Goal A: In the listing, copy the lines verbatim, starting at the line containing "Visible in the" and ending at the line containing "530 centimetres", with both of those lines included.
===== Selected text
Garrapata State Park and Calla Lily Valley

Distance 5.1 mi
Time 3 hrs
Elevation Gain 1000 ft
Season Spring, Summer, Fall, Winter
Hike Info Hiker Info

Sand-colored cliffs and ocean waves envelop Garrapata State Park, a day-trip-worthy excursion along the Big Sur coast three miles south of Point Lobos. The park is an excellent way to experience Big Sur from the Bay Area without breaking the time bank. This 5.1-mile hike visits the best of the park: its coastline, a surprising redwood forest, the Santa Lucia Mountains, and wildflowers. Add a side trip to Calla Lily Valley, a 2.4-mile drive south.

Gates and Garrapata

Garrapata State Park is organized into roadside gates numbered 1 through 19. The numbered gates are on the west side of the highway and generally mark trailheads and parking locations. Parking is mainly on dirt pullouts near these gates, and that is the case with this hike. There are no fees for parking along the gates. And what does Garrapata mean anyway, you ask? It means tick in Spanish…well. Wah-wah. But…maybe not a bad idea to check after your hike… 

Soberanes Canyon Trail

So let’s start on the eastern side of Highway 1 with the gorgeous canyon and redwoods! Then we’ll work our way along the coastal trails and finish up at Whale Peak. Alternatively, skip the canyon and shorten the hike to a 2.1-mile coastal hike. 

Begin on the Soberanes Canyon Trail, across the road from Gate 8 on the eastern side of Highway 1. Head around a gate and onto a fire road that soon narrows to a single track. Cypress trees stretch overhead beside a rusted barn. As you descend a stairway and cross a pedestrian bridge, a quiet rushing sound and a glimpse of Soberanes Creek greet you.

Follow the Soberanes Canyon Trail into sunny Soberanes Canyon, heading northeast for 1.5 miles. The canyon views are magnificent from the start: The Santa Lucia Mountains drape and fold like a billowing sheet into Soberanes Creek. Evergreen coyote brush, gray-green sagebrush, and a surprising smattering of cacti cover the hillsides. Yellow bush lupine, purple lupine, orange monkey flower, and red paintbrush bloom in spring. 

After the initial pedestrian bridge, cross three more creeks in the first 0.8 miles. The crossings can be fairly rustic, with wobbly branches bridging the creek. Sturdy shoes and hiking poles are handy, especially when the water rises to calf level in winter and spring.

Redwood Forest

After 0.8 miles, a cool and breezy redwood grove is a welcome change from the sunny canyon. Carefully step through a fourth creek crossing between redwoods—a bit dicey in high water but doable with careful stepping. Beyond it, flats near the creekbed are good spots for resting and enjoying the little cascades along the creek. Redwood sorrel pops along the forest floor beneath enormous coast redwoods, the tallest tree species on earth.
==========
===== Data records
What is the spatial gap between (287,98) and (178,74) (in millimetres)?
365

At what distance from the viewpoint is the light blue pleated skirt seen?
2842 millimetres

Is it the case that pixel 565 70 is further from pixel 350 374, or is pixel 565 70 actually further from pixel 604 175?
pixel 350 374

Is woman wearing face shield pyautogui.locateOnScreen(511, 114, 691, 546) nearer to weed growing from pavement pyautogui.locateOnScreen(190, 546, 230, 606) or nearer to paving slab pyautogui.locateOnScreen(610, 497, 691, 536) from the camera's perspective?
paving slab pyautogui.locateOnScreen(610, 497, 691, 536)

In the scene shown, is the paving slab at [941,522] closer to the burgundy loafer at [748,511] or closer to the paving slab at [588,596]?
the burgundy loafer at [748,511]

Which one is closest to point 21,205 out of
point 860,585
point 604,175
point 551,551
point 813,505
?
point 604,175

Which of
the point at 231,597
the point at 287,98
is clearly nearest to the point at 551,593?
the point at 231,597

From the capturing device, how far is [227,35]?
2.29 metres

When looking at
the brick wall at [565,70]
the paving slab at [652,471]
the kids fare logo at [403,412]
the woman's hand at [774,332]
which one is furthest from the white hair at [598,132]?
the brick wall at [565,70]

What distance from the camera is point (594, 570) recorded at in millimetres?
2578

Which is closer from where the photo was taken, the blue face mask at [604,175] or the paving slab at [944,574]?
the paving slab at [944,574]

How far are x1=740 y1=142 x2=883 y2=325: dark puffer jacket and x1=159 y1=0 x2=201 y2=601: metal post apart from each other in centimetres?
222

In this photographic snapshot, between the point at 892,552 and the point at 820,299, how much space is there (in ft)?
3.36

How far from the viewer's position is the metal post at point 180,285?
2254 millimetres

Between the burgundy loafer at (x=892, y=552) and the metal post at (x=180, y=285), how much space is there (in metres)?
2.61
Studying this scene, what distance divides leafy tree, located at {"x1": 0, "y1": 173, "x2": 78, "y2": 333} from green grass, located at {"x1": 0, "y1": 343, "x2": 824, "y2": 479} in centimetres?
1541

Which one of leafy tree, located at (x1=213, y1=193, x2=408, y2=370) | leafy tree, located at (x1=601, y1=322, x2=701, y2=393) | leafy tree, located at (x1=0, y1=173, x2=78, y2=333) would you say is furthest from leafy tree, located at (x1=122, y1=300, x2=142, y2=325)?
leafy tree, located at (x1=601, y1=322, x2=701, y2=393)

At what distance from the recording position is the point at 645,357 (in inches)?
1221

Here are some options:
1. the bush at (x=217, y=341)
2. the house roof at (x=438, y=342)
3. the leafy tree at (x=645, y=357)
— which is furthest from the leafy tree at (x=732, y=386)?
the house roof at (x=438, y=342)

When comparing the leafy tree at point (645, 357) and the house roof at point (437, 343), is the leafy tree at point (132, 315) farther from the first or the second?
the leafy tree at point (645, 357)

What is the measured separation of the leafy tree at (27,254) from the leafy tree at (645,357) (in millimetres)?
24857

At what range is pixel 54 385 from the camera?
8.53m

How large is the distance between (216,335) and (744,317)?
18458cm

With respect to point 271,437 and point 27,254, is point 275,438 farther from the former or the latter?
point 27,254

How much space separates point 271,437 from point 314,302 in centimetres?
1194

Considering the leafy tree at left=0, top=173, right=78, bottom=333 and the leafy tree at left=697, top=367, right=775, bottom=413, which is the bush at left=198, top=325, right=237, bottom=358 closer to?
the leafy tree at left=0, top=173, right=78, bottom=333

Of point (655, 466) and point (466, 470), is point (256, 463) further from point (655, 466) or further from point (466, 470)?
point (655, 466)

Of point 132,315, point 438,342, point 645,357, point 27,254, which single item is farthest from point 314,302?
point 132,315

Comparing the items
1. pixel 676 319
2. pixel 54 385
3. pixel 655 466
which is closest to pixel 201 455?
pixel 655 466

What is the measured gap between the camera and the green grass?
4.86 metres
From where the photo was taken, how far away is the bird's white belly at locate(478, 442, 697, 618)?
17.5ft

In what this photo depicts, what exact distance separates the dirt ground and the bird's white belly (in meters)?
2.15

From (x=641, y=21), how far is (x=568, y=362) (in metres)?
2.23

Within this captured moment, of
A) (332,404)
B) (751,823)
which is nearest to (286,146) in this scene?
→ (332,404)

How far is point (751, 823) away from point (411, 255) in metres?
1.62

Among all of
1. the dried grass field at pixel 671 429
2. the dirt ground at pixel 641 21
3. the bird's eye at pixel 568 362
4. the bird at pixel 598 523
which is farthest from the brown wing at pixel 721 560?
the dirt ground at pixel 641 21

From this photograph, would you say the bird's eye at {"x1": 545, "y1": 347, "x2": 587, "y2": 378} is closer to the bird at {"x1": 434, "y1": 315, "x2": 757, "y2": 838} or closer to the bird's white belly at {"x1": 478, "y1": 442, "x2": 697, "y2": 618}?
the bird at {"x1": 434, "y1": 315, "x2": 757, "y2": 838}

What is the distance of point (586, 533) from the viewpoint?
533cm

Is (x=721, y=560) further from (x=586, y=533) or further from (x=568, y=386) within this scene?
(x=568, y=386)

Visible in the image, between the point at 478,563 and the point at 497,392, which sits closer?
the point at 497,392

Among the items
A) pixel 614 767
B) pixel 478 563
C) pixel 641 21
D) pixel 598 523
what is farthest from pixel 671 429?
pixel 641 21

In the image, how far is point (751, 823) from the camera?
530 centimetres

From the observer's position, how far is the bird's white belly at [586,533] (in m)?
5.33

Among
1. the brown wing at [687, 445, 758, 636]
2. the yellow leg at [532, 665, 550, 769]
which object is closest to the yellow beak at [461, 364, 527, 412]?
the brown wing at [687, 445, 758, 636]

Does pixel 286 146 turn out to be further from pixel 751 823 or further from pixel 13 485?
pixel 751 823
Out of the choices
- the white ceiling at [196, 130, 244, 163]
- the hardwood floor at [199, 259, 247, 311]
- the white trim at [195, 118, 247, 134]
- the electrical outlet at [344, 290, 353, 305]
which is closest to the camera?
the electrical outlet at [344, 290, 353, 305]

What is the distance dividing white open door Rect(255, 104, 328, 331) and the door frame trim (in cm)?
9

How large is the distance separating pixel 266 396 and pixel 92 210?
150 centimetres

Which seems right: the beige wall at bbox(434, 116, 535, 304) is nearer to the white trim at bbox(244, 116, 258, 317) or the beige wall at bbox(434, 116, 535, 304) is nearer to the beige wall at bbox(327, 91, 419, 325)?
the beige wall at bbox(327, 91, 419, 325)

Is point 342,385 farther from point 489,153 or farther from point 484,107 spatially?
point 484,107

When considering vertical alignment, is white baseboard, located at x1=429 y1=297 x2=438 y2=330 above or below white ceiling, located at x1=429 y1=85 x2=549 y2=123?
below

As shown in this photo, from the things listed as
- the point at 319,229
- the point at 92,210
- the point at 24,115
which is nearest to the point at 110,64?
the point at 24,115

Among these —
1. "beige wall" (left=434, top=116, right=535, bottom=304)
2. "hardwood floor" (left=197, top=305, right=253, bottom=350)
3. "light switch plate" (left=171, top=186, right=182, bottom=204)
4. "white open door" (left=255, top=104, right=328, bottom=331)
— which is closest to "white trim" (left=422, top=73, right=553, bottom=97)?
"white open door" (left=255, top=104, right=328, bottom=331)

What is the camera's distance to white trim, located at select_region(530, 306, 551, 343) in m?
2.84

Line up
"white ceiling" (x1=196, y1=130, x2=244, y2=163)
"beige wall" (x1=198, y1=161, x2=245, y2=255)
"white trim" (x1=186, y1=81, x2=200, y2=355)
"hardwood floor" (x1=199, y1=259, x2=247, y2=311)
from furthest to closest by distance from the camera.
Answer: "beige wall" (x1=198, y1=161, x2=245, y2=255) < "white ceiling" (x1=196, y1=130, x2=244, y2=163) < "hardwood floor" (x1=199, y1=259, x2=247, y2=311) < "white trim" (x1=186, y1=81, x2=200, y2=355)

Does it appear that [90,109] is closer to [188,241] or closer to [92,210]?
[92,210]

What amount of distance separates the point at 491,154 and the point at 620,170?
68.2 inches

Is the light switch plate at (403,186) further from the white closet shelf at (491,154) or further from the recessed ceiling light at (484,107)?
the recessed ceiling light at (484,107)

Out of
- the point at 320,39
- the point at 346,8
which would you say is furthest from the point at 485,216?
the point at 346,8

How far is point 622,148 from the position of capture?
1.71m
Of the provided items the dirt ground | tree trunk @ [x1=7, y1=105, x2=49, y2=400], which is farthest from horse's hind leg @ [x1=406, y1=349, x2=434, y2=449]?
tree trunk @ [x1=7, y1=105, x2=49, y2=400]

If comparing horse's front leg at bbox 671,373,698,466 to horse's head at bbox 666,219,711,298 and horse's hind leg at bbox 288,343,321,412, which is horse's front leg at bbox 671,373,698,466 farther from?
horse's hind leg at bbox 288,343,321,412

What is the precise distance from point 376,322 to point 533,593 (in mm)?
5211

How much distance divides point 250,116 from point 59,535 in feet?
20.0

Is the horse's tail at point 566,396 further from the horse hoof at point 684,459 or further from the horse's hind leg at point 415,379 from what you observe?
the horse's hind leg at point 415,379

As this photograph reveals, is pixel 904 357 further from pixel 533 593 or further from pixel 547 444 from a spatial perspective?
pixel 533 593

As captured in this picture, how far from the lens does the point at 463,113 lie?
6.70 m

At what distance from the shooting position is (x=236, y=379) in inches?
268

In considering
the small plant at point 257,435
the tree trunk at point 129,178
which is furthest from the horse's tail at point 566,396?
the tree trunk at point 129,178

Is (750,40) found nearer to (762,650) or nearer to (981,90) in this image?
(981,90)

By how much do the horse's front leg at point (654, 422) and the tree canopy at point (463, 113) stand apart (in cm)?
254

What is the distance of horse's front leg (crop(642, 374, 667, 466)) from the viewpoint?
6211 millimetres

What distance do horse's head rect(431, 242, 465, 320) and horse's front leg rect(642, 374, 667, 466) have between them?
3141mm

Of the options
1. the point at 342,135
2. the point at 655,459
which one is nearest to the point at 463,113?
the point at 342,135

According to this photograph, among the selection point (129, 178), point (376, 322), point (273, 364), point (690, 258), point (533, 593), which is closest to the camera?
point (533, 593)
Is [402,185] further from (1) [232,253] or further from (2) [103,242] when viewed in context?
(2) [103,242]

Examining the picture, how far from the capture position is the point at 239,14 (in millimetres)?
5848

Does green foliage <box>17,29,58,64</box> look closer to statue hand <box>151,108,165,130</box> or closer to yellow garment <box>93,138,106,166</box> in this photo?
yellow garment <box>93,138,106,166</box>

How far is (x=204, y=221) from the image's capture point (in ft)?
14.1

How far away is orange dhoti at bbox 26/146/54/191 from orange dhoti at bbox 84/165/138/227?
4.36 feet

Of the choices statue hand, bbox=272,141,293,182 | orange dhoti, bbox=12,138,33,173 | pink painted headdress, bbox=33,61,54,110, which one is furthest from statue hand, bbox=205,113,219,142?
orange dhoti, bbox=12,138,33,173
==========
Goal B: Translate this sentence from the Garrapata hiking guide into Spanish: "Cypress trees stretch overhead beside a rusted barn."

Written reply A:
Visible in the image, between the point at 478,563 and the point at 497,392, which sits closer?
the point at 497,392

Among the items
A) pixel 614 767
B) pixel 478 563
C) pixel 641 21
D) pixel 598 523
what is farthest from pixel 671 429?
pixel 641 21

In the image, how far is point (751, 823) from the camera?
530 centimetres

Written reply B: Los cipreses se extienden por encima junto a un granero oxidado.